#### TEXTAUSZUG
Kanzler entmachtet
Häupl wettert gegen SPÖ-Doppelspitze
18.06.2008
Alfred Gusenbauer hat in der SPÖ nur noch wenig zu reden – die Partei stellt sich voll hinter den neuen Parteichef Werner Faymann
„Schauen wir uns das einmal an“, brach Wiener Bürgermeister Michael Häupl am Mittwoch sein zweitägiges Schweigen nach der entscheidenden Präsidiumssitzung vom Montag. Dem Tag, der die Kür von Infrastrukturminister Werner Faymann zum neuen SPÖ-Chef und den Wechsel von Frauenministerin Doris Bures in die SPÖ-Zentrale brachte.
Gegen Häupls Willen
Doch Häupl machte klar, dass diese
Rochade „dezidiert gegen meinen Willen“ durchgeführt worden sei. Er sprach
aber von einer Situation, in der vielleicht eine Ausnahme gemacht werden
müsse: „Schauen wir uns das an.“
Faymann hat Heft in der Hand
Tatsächlich glaubt in der SPÖ
niemand mehr, dass Gusenbauer noch das Heft in der Hand hat: Die Macht ist
in die Hände Faymanns übergegangen. Demonstrativ schwor sich die Wiener SPÖ
gestern in einer Klubsitzung auf Faymann ein. Häupl nach der Sitzung:
„Faymann hat auf jeden Fall meine Unterstützung. Es ist gut, wenn wieder
Ruhe und Geschlossenheit in die Partei hineinkommen.“ Und auch die
einflussreiche Wiener Vizebürgermeisterin Renate Brauner ist voll auf
Faymann-Kurs: „Faymann hat zu 100 Prozent die Unterstützung der Wiener SPÖ.
Er ist ein sehr kluger Kopf, kann gut verhandeln und hat ein tolles Gespür
für die Wünsche der Partei.“
Wunschliste
Was die SPÖ von Faymann wünscht, wurde am Montag im
Präsidium genau festgelegt. Die Pensionsautomatik darf nicht so kommen, wie
das die ÖVP wünscht. Bei der Gesundheitsreform dürfe es keine Belastungen
der Patienten geben und die Kassen müssten die versprochene Geldspritze von
Finanzminister Wilhelm Molterer bekommen.

#### AUFGABEN
1. Stimmen die Aussagen (a), (b) und (c) mit dem Textauszug überein? Antworte jeweils mit Ja oder Nein und zitiere die entscheidenden Worte wörtlich.
(a) Häupl brach sein Schweigen am Mittwoch.
(b) Renate Brauner ist Wiener Bürgermeisterin.
(c) Die Rochade wurde mit Häupls Zustimmung durchgeführt.
2. Nenne alle Personen, die im Textauszug mit Namen erwähnt werden.
3. Kopiere aus dem Textauszug wörtlich den Abschnitt, der bei „Er ist ein sehr“ beginnt und bei „Wilhelm Molterer bekommen.“ endet.
Die folgenden Datensätze stammen aus einer anderen Quelle als der Textauszug.

#### BEREITGESTELLTE DATENSÄTZE
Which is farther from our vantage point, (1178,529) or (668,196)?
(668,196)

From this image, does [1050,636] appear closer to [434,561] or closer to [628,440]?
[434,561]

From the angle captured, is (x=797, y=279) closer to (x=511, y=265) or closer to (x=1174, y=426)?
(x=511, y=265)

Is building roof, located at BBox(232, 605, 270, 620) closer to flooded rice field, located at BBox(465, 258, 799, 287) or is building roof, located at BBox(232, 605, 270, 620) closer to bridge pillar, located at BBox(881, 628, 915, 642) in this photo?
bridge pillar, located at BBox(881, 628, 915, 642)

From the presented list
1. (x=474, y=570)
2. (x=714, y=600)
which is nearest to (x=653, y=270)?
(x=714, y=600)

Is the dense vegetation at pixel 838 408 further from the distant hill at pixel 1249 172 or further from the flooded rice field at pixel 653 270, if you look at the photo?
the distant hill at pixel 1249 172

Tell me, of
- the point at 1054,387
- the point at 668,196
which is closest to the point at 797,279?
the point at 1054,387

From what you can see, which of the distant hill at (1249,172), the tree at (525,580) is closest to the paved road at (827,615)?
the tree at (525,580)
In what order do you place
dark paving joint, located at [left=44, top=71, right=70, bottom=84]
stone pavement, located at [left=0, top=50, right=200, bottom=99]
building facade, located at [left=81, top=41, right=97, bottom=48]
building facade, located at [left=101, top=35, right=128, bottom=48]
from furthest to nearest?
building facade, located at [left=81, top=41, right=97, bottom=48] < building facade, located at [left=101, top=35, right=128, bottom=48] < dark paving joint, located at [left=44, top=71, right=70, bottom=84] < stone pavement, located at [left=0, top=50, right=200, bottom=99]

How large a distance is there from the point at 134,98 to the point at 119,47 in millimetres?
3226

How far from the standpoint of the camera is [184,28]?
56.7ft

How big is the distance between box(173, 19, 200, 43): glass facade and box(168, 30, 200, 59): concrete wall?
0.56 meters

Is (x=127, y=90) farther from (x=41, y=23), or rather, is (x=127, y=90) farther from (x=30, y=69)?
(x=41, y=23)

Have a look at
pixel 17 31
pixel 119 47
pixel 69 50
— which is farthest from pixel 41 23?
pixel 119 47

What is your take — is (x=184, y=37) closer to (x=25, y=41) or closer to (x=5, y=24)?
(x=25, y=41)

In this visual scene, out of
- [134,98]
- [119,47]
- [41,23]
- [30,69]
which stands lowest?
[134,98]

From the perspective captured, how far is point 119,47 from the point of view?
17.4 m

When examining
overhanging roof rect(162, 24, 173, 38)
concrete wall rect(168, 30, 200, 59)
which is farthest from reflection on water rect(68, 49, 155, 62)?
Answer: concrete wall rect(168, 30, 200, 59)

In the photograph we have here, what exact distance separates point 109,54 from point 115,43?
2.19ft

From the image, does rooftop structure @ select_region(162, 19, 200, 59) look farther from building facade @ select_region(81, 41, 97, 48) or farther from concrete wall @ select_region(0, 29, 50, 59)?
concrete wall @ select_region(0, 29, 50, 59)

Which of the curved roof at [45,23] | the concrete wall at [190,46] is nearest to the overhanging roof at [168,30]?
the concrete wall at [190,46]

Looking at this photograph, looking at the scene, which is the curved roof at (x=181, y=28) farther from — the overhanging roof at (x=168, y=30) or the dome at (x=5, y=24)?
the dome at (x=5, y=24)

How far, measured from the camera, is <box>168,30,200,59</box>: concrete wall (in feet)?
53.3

* * *

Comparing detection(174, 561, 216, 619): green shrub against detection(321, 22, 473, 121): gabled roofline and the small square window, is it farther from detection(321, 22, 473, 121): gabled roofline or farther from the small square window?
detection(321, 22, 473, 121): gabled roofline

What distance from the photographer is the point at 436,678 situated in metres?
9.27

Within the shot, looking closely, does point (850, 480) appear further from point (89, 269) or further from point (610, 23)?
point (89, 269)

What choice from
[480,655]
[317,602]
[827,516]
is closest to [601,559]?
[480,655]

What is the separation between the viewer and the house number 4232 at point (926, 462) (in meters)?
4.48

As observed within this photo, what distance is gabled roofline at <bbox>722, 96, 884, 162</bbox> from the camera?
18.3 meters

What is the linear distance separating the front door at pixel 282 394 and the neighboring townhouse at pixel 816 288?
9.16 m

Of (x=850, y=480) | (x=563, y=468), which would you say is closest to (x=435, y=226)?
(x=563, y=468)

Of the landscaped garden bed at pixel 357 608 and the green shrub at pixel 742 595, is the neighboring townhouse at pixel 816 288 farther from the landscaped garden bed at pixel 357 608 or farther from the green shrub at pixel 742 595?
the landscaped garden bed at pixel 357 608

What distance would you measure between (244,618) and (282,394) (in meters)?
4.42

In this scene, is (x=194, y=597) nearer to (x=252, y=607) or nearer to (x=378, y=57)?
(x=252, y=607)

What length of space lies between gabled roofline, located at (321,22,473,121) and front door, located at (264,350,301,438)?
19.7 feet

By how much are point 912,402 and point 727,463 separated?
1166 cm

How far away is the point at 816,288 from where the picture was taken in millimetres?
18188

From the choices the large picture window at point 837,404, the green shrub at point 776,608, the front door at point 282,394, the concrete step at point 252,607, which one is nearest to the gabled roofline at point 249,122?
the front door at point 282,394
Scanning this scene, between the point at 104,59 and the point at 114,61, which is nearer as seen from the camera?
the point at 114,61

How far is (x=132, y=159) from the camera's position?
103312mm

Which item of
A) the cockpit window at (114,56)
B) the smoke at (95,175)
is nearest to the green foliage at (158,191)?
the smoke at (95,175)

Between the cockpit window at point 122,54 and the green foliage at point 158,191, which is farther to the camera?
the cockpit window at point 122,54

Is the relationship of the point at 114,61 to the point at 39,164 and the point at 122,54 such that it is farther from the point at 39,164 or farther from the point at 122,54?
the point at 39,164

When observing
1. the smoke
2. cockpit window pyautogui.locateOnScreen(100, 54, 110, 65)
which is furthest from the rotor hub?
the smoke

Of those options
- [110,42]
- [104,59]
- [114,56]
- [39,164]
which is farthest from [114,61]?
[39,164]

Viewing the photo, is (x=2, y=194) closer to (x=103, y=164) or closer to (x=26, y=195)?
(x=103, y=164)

#### ANTWORTEN
1.
(a) Ja: „brach Wiener Bürgermeister Michael Häupl am Mittwoch sein zweitägiges Schweigen“
(b) Nein: „einflussreiche Wiener Vizebürgermeisterin Renate Brauner“
(c) Nein: „Rochade „dezidiert gegen meinen Willen“ durchgeführt worden sei“

2. Alfred Gusenbauer, Werner Faymann, Michael Häupl, Doris Bures, Renate Brauner, Wilhelm Molterer

3.
Er ist ein sehr kluger Kopf, kann gut verhandeln und hat ein tolles Gespür
für die Wünsche der Partei.“
Wunschliste
Was die SPÖ von Faymann wünscht, wurde am Montag im
Präsidium genau festgelegt. Die Pensionsautomatik darf nicht so kommen, wie
das die ÖVP wünscht. Bei der Gesundheitsreform dürfe es keine Belastungen
der Patienten geben und die Kassen müssten die versprochene Geldspritze von
Finanzminister Wilhelm Molterer bekommen.